Grow Guide for XXL MonoBag™ Grow Kit


Step 1: Inoculation of Sterile Grain Spawn

Reducing the risk of contamination is crucial in successful mushroom cultivation, and you can achieve this by working in a small, clean, and draft-free space, ideally using a Still-Air Box (SAB).

2 rye grain spawntubs

Before starting, cleanliness is paramount; take a shower, put on fresh clothes, and cleanse your hands and forearms with a blue Clinell wipe. Ensure you have a face mask on, but hold off on your sterile gloves until step 4.

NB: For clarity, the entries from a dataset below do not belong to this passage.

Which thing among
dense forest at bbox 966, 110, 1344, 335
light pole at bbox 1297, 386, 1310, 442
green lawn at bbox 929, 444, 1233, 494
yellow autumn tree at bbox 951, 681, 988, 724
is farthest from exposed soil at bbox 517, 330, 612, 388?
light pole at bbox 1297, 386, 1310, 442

Next, prepare your syringe by attaching a new sterile needle. Now, take out your SpawnTubs from their boxes. Be mindful, once removed from the boxes, they are more exposed to the open air and any potential contaminants – that’s why working within a SAB is strongly recommended to minimize this risk.

You’ll notice a grey rubber injection port on the lid of each SpawnTub. Use a green Clinell alcohol wipe to sanitize this. Now you’re ready to inject the spore or culture solution. Pierce the needle through the cleaned rubber port and inject 1.5-2ml of solution into the port. Just remember, the filters on the lid is not for injection! Now give a nice shake to distribute the solution all around (this will dramatically increase colonisation time).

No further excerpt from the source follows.